▶ [Article]

========

# Just have taken the first step for ACS Skills assessment-Anybody else too like me?



## UdayBASIS (Dec 24, 2012)

Dear fellow members,

I had been thinking about emigrating for long now, and have just taken the first step to this effect.

*** Just submitted the application for ACS Skills assessment on Sunday(23rd Dec 2012)****

Posting this, just to know, if anybody else has submitted recently!!

Happy XMAS & a Great Year Ahead!!

Cheers,
Uday


----------



## skyscraper (Nov 22, 2012)

Hi Uday,

We are in the same boat  I submitted mine on 18th as 261314 Software Tester.

Merry Christmas and Happy New Year to you too 

Regards,
Rajesh


----------



## scorpio9 (Nov 10, 2012)

Guys

Even I submitted on 12th Dec. Good to start.


----------



## UdayBASIS (Dec 24, 2012)

========

▶ [List of tasks]
- A) Give each username that appears in the post headers of the ACS skills assessment thread, listing each only once.
- B) Write the next part of the ACS skills assessment thread, starting with the body of the last post it shows.
The lines after this point are separate material with no connection to the ACS skills assessment thread.

[Data items]
========

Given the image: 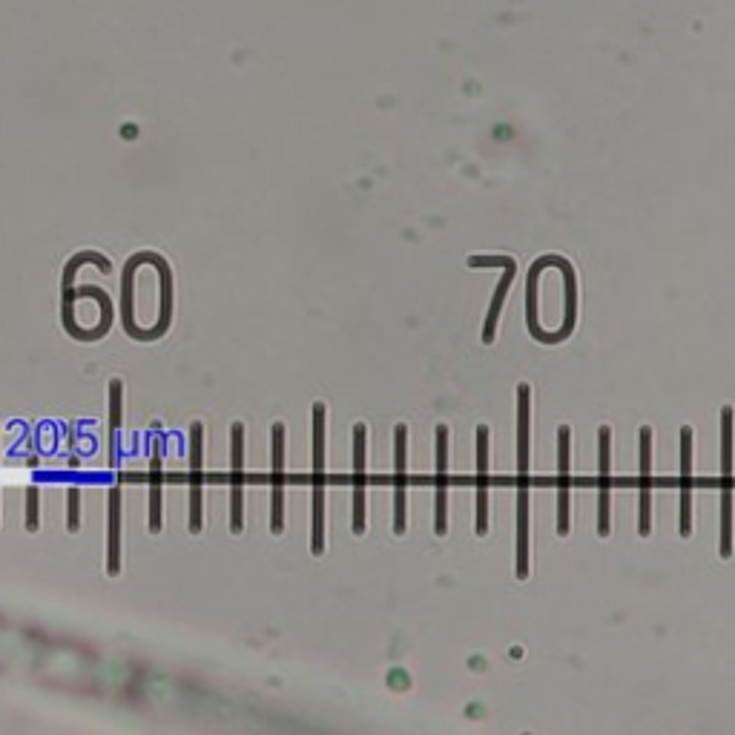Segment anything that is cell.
<instances>
[{"label":"cell","instance_id":"cell-7","mask_svg":"<svg viewBox=\"0 0 735 735\" xmlns=\"http://www.w3.org/2000/svg\"><path fill=\"white\" fill-rule=\"evenodd\" d=\"M285 431L282 425L273 428V509H270V517H273V532H282V500H285Z\"/></svg>","mask_w":735,"mask_h":735},{"label":"cell","instance_id":"cell-16","mask_svg":"<svg viewBox=\"0 0 735 735\" xmlns=\"http://www.w3.org/2000/svg\"><path fill=\"white\" fill-rule=\"evenodd\" d=\"M35 489L29 491V526H35Z\"/></svg>","mask_w":735,"mask_h":735},{"label":"cell","instance_id":"cell-3","mask_svg":"<svg viewBox=\"0 0 735 735\" xmlns=\"http://www.w3.org/2000/svg\"><path fill=\"white\" fill-rule=\"evenodd\" d=\"M325 408H313V555L325 549Z\"/></svg>","mask_w":735,"mask_h":735},{"label":"cell","instance_id":"cell-1","mask_svg":"<svg viewBox=\"0 0 735 735\" xmlns=\"http://www.w3.org/2000/svg\"><path fill=\"white\" fill-rule=\"evenodd\" d=\"M517 578H529V385L517 388Z\"/></svg>","mask_w":735,"mask_h":735},{"label":"cell","instance_id":"cell-13","mask_svg":"<svg viewBox=\"0 0 735 735\" xmlns=\"http://www.w3.org/2000/svg\"><path fill=\"white\" fill-rule=\"evenodd\" d=\"M233 529L242 526V431L236 428V448H233Z\"/></svg>","mask_w":735,"mask_h":735},{"label":"cell","instance_id":"cell-12","mask_svg":"<svg viewBox=\"0 0 735 735\" xmlns=\"http://www.w3.org/2000/svg\"><path fill=\"white\" fill-rule=\"evenodd\" d=\"M394 532H405V425L397 428V471H394Z\"/></svg>","mask_w":735,"mask_h":735},{"label":"cell","instance_id":"cell-4","mask_svg":"<svg viewBox=\"0 0 735 735\" xmlns=\"http://www.w3.org/2000/svg\"><path fill=\"white\" fill-rule=\"evenodd\" d=\"M477 535H489V428H477Z\"/></svg>","mask_w":735,"mask_h":735},{"label":"cell","instance_id":"cell-11","mask_svg":"<svg viewBox=\"0 0 735 735\" xmlns=\"http://www.w3.org/2000/svg\"><path fill=\"white\" fill-rule=\"evenodd\" d=\"M609 437H612V431L603 425L601 446H598V454H601V471H598V483H601V489H598V535L601 537L609 535V454H612Z\"/></svg>","mask_w":735,"mask_h":735},{"label":"cell","instance_id":"cell-2","mask_svg":"<svg viewBox=\"0 0 735 735\" xmlns=\"http://www.w3.org/2000/svg\"><path fill=\"white\" fill-rule=\"evenodd\" d=\"M733 428L730 405L721 408V557H733Z\"/></svg>","mask_w":735,"mask_h":735},{"label":"cell","instance_id":"cell-9","mask_svg":"<svg viewBox=\"0 0 735 735\" xmlns=\"http://www.w3.org/2000/svg\"><path fill=\"white\" fill-rule=\"evenodd\" d=\"M354 532H365V425L354 428Z\"/></svg>","mask_w":735,"mask_h":735},{"label":"cell","instance_id":"cell-8","mask_svg":"<svg viewBox=\"0 0 735 735\" xmlns=\"http://www.w3.org/2000/svg\"><path fill=\"white\" fill-rule=\"evenodd\" d=\"M692 532V431L681 428V535Z\"/></svg>","mask_w":735,"mask_h":735},{"label":"cell","instance_id":"cell-15","mask_svg":"<svg viewBox=\"0 0 735 735\" xmlns=\"http://www.w3.org/2000/svg\"><path fill=\"white\" fill-rule=\"evenodd\" d=\"M118 491H112L110 500V572H118Z\"/></svg>","mask_w":735,"mask_h":735},{"label":"cell","instance_id":"cell-6","mask_svg":"<svg viewBox=\"0 0 735 735\" xmlns=\"http://www.w3.org/2000/svg\"><path fill=\"white\" fill-rule=\"evenodd\" d=\"M557 532L566 535L569 532V428L563 425L557 431Z\"/></svg>","mask_w":735,"mask_h":735},{"label":"cell","instance_id":"cell-5","mask_svg":"<svg viewBox=\"0 0 735 735\" xmlns=\"http://www.w3.org/2000/svg\"><path fill=\"white\" fill-rule=\"evenodd\" d=\"M638 532L649 535L652 532V431L641 428V477H638Z\"/></svg>","mask_w":735,"mask_h":735},{"label":"cell","instance_id":"cell-10","mask_svg":"<svg viewBox=\"0 0 735 735\" xmlns=\"http://www.w3.org/2000/svg\"><path fill=\"white\" fill-rule=\"evenodd\" d=\"M448 428L446 425H437V517H434V529L437 535H446V489H448Z\"/></svg>","mask_w":735,"mask_h":735},{"label":"cell","instance_id":"cell-14","mask_svg":"<svg viewBox=\"0 0 735 735\" xmlns=\"http://www.w3.org/2000/svg\"><path fill=\"white\" fill-rule=\"evenodd\" d=\"M190 466H193V529H199V497H201V428H193V457H190Z\"/></svg>","mask_w":735,"mask_h":735}]
</instances>
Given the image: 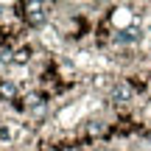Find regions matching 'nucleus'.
Instances as JSON below:
<instances>
[{
    "instance_id": "f257e3e1",
    "label": "nucleus",
    "mask_w": 151,
    "mask_h": 151,
    "mask_svg": "<svg viewBox=\"0 0 151 151\" xmlns=\"http://www.w3.org/2000/svg\"><path fill=\"white\" fill-rule=\"evenodd\" d=\"M109 95H112V101L123 104V101H129V98H132V87H129V84H115Z\"/></svg>"
},
{
    "instance_id": "f03ea898",
    "label": "nucleus",
    "mask_w": 151,
    "mask_h": 151,
    "mask_svg": "<svg viewBox=\"0 0 151 151\" xmlns=\"http://www.w3.org/2000/svg\"><path fill=\"white\" fill-rule=\"evenodd\" d=\"M45 17H48V11H45V9H39V6H31V14H28V20H31L34 25L45 22Z\"/></svg>"
},
{
    "instance_id": "7ed1b4c3",
    "label": "nucleus",
    "mask_w": 151,
    "mask_h": 151,
    "mask_svg": "<svg viewBox=\"0 0 151 151\" xmlns=\"http://www.w3.org/2000/svg\"><path fill=\"white\" fill-rule=\"evenodd\" d=\"M0 95L11 98V95H14V84H11V81H0Z\"/></svg>"
},
{
    "instance_id": "20e7f679",
    "label": "nucleus",
    "mask_w": 151,
    "mask_h": 151,
    "mask_svg": "<svg viewBox=\"0 0 151 151\" xmlns=\"http://www.w3.org/2000/svg\"><path fill=\"white\" fill-rule=\"evenodd\" d=\"M0 140H11V129L9 126H0Z\"/></svg>"
},
{
    "instance_id": "39448f33",
    "label": "nucleus",
    "mask_w": 151,
    "mask_h": 151,
    "mask_svg": "<svg viewBox=\"0 0 151 151\" xmlns=\"http://www.w3.org/2000/svg\"><path fill=\"white\" fill-rule=\"evenodd\" d=\"M25 59H28V50H25V48L17 50V62H25Z\"/></svg>"
}]
</instances>
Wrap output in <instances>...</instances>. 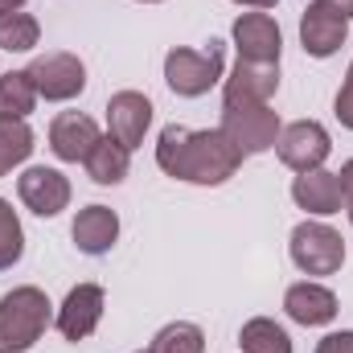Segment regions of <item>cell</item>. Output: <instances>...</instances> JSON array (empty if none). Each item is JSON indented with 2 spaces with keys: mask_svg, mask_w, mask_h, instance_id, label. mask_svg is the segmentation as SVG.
I'll return each mask as SVG.
<instances>
[{
  "mask_svg": "<svg viewBox=\"0 0 353 353\" xmlns=\"http://www.w3.org/2000/svg\"><path fill=\"white\" fill-rule=\"evenodd\" d=\"M239 345H243V353H292V337L271 316H255V321L243 325Z\"/></svg>",
  "mask_w": 353,
  "mask_h": 353,
  "instance_id": "obj_21",
  "label": "cell"
},
{
  "mask_svg": "<svg viewBox=\"0 0 353 353\" xmlns=\"http://www.w3.org/2000/svg\"><path fill=\"white\" fill-rule=\"evenodd\" d=\"M140 353H152V350H140Z\"/></svg>",
  "mask_w": 353,
  "mask_h": 353,
  "instance_id": "obj_33",
  "label": "cell"
},
{
  "mask_svg": "<svg viewBox=\"0 0 353 353\" xmlns=\"http://www.w3.org/2000/svg\"><path fill=\"white\" fill-rule=\"evenodd\" d=\"M316 4H325V8H333L337 17H345V21H353V0H316Z\"/></svg>",
  "mask_w": 353,
  "mask_h": 353,
  "instance_id": "obj_28",
  "label": "cell"
},
{
  "mask_svg": "<svg viewBox=\"0 0 353 353\" xmlns=\"http://www.w3.org/2000/svg\"><path fill=\"white\" fill-rule=\"evenodd\" d=\"M54 321V304L41 288L25 283L0 296V353L33 350Z\"/></svg>",
  "mask_w": 353,
  "mask_h": 353,
  "instance_id": "obj_2",
  "label": "cell"
},
{
  "mask_svg": "<svg viewBox=\"0 0 353 353\" xmlns=\"http://www.w3.org/2000/svg\"><path fill=\"white\" fill-rule=\"evenodd\" d=\"M70 234L83 255H107L119 239V214L111 205H87V210H79Z\"/></svg>",
  "mask_w": 353,
  "mask_h": 353,
  "instance_id": "obj_17",
  "label": "cell"
},
{
  "mask_svg": "<svg viewBox=\"0 0 353 353\" xmlns=\"http://www.w3.org/2000/svg\"><path fill=\"white\" fill-rule=\"evenodd\" d=\"M25 255V230H21V218L17 210L0 197V271H8L12 263H21Z\"/></svg>",
  "mask_w": 353,
  "mask_h": 353,
  "instance_id": "obj_24",
  "label": "cell"
},
{
  "mask_svg": "<svg viewBox=\"0 0 353 353\" xmlns=\"http://www.w3.org/2000/svg\"><path fill=\"white\" fill-rule=\"evenodd\" d=\"M41 41V25L29 12H0V50L8 54H29Z\"/></svg>",
  "mask_w": 353,
  "mask_h": 353,
  "instance_id": "obj_22",
  "label": "cell"
},
{
  "mask_svg": "<svg viewBox=\"0 0 353 353\" xmlns=\"http://www.w3.org/2000/svg\"><path fill=\"white\" fill-rule=\"evenodd\" d=\"M234 4H243V8H275L279 0H234Z\"/></svg>",
  "mask_w": 353,
  "mask_h": 353,
  "instance_id": "obj_29",
  "label": "cell"
},
{
  "mask_svg": "<svg viewBox=\"0 0 353 353\" xmlns=\"http://www.w3.org/2000/svg\"><path fill=\"white\" fill-rule=\"evenodd\" d=\"M279 90V62H243L222 79V103H267Z\"/></svg>",
  "mask_w": 353,
  "mask_h": 353,
  "instance_id": "obj_15",
  "label": "cell"
},
{
  "mask_svg": "<svg viewBox=\"0 0 353 353\" xmlns=\"http://www.w3.org/2000/svg\"><path fill=\"white\" fill-rule=\"evenodd\" d=\"M99 144V123L83 115V111H62V115H54V123H50V152L58 157V161H66V165H79V161H87L90 148Z\"/></svg>",
  "mask_w": 353,
  "mask_h": 353,
  "instance_id": "obj_13",
  "label": "cell"
},
{
  "mask_svg": "<svg viewBox=\"0 0 353 353\" xmlns=\"http://www.w3.org/2000/svg\"><path fill=\"white\" fill-rule=\"evenodd\" d=\"M292 201L300 210H308L312 218H329V214H341L345 197H341V176L329 173V169H312V173H300L292 181Z\"/></svg>",
  "mask_w": 353,
  "mask_h": 353,
  "instance_id": "obj_16",
  "label": "cell"
},
{
  "mask_svg": "<svg viewBox=\"0 0 353 353\" xmlns=\"http://www.w3.org/2000/svg\"><path fill=\"white\" fill-rule=\"evenodd\" d=\"M333 115L341 119V128H350V132H353V62H350V70H345V83H341V90H337Z\"/></svg>",
  "mask_w": 353,
  "mask_h": 353,
  "instance_id": "obj_25",
  "label": "cell"
},
{
  "mask_svg": "<svg viewBox=\"0 0 353 353\" xmlns=\"http://www.w3.org/2000/svg\"><path fill=\"white\" fill-rule=\"evenodd\" d=\"M83 165H87V176L94 185H119V181L128 176V169H132V152H128L119 140L99 136V144L90 148V157Z\"/></svg>",
  "mask_w": 353,
  "mask_h": 353,
  "instance_id": "obj_18",
  "label": "cell"
},
{
  "mask_svg": "<svg viewBox=\"0 0 353 353\" xmlns=\"http://www.w3.org/2000/svg\"><path fill=\"white\" fill-rule=\"evenodd\" d=\"M243 161L247 157L226 140L222 128L193 132V128L169 123L157 140L161 173H169L173 181H185V185H226L243 169Z\"/></svg>",
  "mask_w": 353,
  "mask_h": 353,
  "instance_id": "obj_1",
  "label": "cell"
},
{
  "mask_svg": "<svg viewBox=\"0 0 353 353\" xmlns=\"http://www.w3.org/2000/svg\"><path fill=\"white\" fill-rule=\"evenodd\" d=\"M33 132L25 119H0V176H8L17 165L33 157Z\"/></svg>",
  "mask_w": 353,
  "mask_h": 353,
  "instance_id": "obj_20",
  "label": "cell"
},
{
  "mask_svg": "<svg viewBox=\"0 0 353 353\" xmlns=\"http://www.w3.org/2000/svg\"><path fill=\"white\" fill-rule=\"evenodd\" d=\"M337 176H341V197H345V210H350L353 205V161H345Z\"/></svg>",
  "mask_w": 353,
  "mask_h": 353,
  "instance_id": "obj_27",
  "label": "cell"
},
{
  "mask_svg": "<svg viewBox=\"0 0 353 353\" xmlns=\"http://www.w3.org/2000/svg\"><path fill=\"white\" fill-rule=\"evenodd\" d=\"M283 312H288L296 325H304V329H321V325H333V321H337L341 304H337V296H333L325 283L304 279V283H292V288L283 292Z\"/></svg>",
  "mask_w": 353,
  "mask_h": 353,
  "instance_id": "obj_14",
  "label": "cell"
},
{
  "mask_svg": "<svg viewBox=\"0 0 353 353\" xmlns=\"http://www.w3.org/2000/svg\"><path fill=\"white\" fill-rule=\"evenodd\" d=\"M17 197L29 214L37 218H58L66 205H70V181L58 173V169H46V165H33L17 176Z\"/></svg>",
  "mask_w": 353,
  "mask_h": 353,
  "instance_id": "obj_9",
  "label": "cell"
},
{
  "mask_svg": "<svg viewBox=\"0 0 353 353\" xmlns=\"http://www.w3.org/2000/svg\"><path fill=\"white\" fill-rule=\"evenodd\" d=\"M288 251H292V263L304 275H337L345 263V239L325 222H300L292 230Z\"/></svg>",
  "mask_w": 353,
  "mask_h": 353,
  "instance_id": "obj_5",
  "label": "cell"
},
{
  "mask_svg": "<svg viewBox=\"0 0 353 353\" xmlns=\"http://www.w3.org/2000/svg\"><path fill=\"white\" fill-rule=\"evenodd\" d=\"M25 8V0H0V12H21Z\"/></svg>",
  "mask_w": 353,
  "mask_h": 353,
  "instance_id": "obj_30",
  "label": "cell"
},
{
  "mask_svg": "<svg viewBox=\"0 0 353 353\" xmlns=\"http://www.w3.org/2000/svg\"><path fill=\"white\" fill-rule=\"evenodd\" d=\"M350 222H353V205H350Z\"/></svg>",
  "mask_w": 353,
  "mask_h": 353,
  "instance_id": "obj_32",
  "label": "cell"
},
{
  "mask_svg": "<svg viewBox=\"0 0 353 353\" xmlns=\"http://www.w3.org/2000/svg\"><path fill=\"white\" fill-rule=\"evenodd\" d=\"M226 140L243 152V157H259V152H271L283 123L279 115L267 107V103H222V123Z\"/></svg>",
  "mask_w": 353,
  "mask_h": 353,
  "instance_id": "obj_4",
  "label": "cell"
},
{
  "mask_svg": "<svg viewBox=\"0 0 353 353\" xmlns=\"http://www.w3.org/2000/svg\"><path fill=\"white\" fill-rule=\"evenodd\" d=\"M103 308H107V292L99 283H79V288L66 292L54 325H58V333L66 341H87L99 329V321H103Z\"/></svg>",
  "mask_w": 353,
  "mask_h": 353,
  "instance_id": "obj_10",
  "label": "cell"
},
{
  "mask_svg": "<svg viewBox=\"0 0 353 353\" xmlns=\"http://www.w3.org/2000/svg\"><path fill=\"white\" fill-rule=\"evenodd\" d=\"M25 70H29V79L37 87V99H46V103H70V99H79L87 90V66H83V58L66 54V50L33 58Z\"/></svg>",
  "mask_w": 353,
  "mask_h": 353,
  "instance_id": "obj_6",
  "label": "cell"
},
{
  "mask_svg": "<svg viewBox=\"0 0 353 353\" xmlns=\"http://www.w3.org/2000/svg\"><path fill=\"white\" fill-rule=\"evenodd\" d=\"M316 353H353V329H341V333H329L316 341Z\"/></svg>",
  "mask_w": 353,
  "mask_h": 353,
  "instance_id": "obj_26",
  "label": "cell"
},
{
  "mask_svg": "<svg viewBox=\"0 0 353 353\" xmlns=\"http://www.w3.org/2000/svg\"><path fill=\"white\" fill-rule=\"evenodd\" d=\"M345 37H350V21L345 17H337L333 8H325L316 0L304 8V17H300V46H304L308 58H333L345 46Z\"/></svg>",
  "mask_w": 353,
  "mask_h": 353,
  "instance_id": "obj_11",
  "label": "cell"
},
{
  "mask_svg": "<svg viewBox=\"0 0 353 353\" xmlns=\"http://www.w3.org/2000/svg\"><path fill=\"white\" fill-rule=\"evenodd\" d=\"M152 353H205V333L193 321H173L152 337Z\"/></svg>",
  "mask_w": 353,
  "mask_h": 353,
  "instance_id": "obj_23",
  "label": "cell"
},
{
  "mask_svg": "<svg viewBox=\"0 0 353 353\" xmlns=\"http://www.w3.org/2000/svg\"><path fill=\"white\" fill-rule=\"evenodd\" d=\"M37 107V87L29 70H8L0 79V119H25Z\"/></svg>",
  "mask_w": 353,
  "mask_h": 353,
  "instance_id": "obj_19",
  "label": "cell"
},
{
  "mask_svg": "<svg viewBox=\"0 0 353 353\" xmlns=\"http://www.w3.org/2000/svg\"><path fill=\"white\" fill-rule=\"evenodd\" d=\"M222 79H226V46L222 41H210L205 50L176 46L165 54V83L181 99H201Z\"/></svg>",
  "mask_w": 353,
  "mask_h": 353,
  "instance_id": "obj_3",
  "label": "cell"
},
{
  "mask_svg": "<svg viewBox=\"0 0 353 353\" xmlns=\"http://www.w3.org/2000/svg\"><path fill=\"white\" fill-rule=\"evenodd\" d=\"M140 4H161V0H140Z\"/></svg>",
  "mask_w": 353,
  "mask_h": 353,
  "instance_id": "obj_31",
  "label": "cell"
},
{
  "mask_svg": "<svg viewBox=\"0 0 353 353\" xmlns=\"http://www.w3.org/2000/svg\"><path fill=\"white\" fill-rule=\"evenodd\" d=\"M234 46H239V58L243 62H279V50H283V33L275 25L271 12H243L230 29Z\"/></svg>",
  "mask_w": 353,
  "mask_h": 353,
  "instance_id": "obj_12",
  "label": "cell"
},
{
  "mask_svg": "<svg viewBox=\"0 0 353 353\" xmlns=\"http://www.w3.org/2000/svg\"><path fill=\"white\" fill-rule=\"evenodd\" d=\"M275 152H279V161H283L292 173H312V169H321V165L329 161L333 140H329V132H325L316 119H296V123H288V128L279 132Z\"/></svg>",
  "mask_w": 353,
  "mask_h": 353,
  "instance_id": "obj_7",
  "label": "cell"
},
{
  "mask_svg": "<svg viewBox=\"0 0 353 353\" xmlns=\"http://www.w3.org/2000/svg\"><path fill=\"white\" fill-rule=\"evenodd\" d=\"M152 128V99L140 94V90H115L107 99V136L119 140L128 152L144 144Z\"/></svg>",
  "mask_w": 353,
  "mask_h": 353,
  "instance_id": "obj_8",
  "label": "cell"
}]
</instances>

========

▶ [Answers by task]
- A) UdayBASIS, skyscraper, scorpio9

- B)
*Great to know that!! Which stage is your application in?*

Hi Rajesh,

Great to know that, I have a fellow applicant!!

By the way!, could you please let me know, which stage Your application is in?

I am asking this just to know, since it has been almost a week now!!

BR,
Uday


----------



## skyscraper (Nov 22, 2012)

Mine is still in Stage 2  I think there will be a break of 2 weeks(Got the info from this forum) as it is holiday season


----------



## UdayBASIS (Dec 24, 2012)

@ Scorpio9,
Well, thats great to know!

could you please let us know, which stage your application is in?
I mean, has the application been allocated to a CO for assessment (on assumption that the application is decision ready).

BR,
Uday


----------



## UdayBASIS (Dec 24, 2012)

@skyscraper,

Then most probably, the application would be acted upon only by January 7th!!

Thats good in one way and a little bad in the other way!! 

Bad way first:
Coz, already some 1700 invitations are sent for Software engineer (With a ceiling of 5160) code, and hence by the time, the application for EOI is submitted(in my case, I am guessing by around March 1st week), I guess it would touch 4000 (around: No harm in guessing-just preparing for the worst scenario).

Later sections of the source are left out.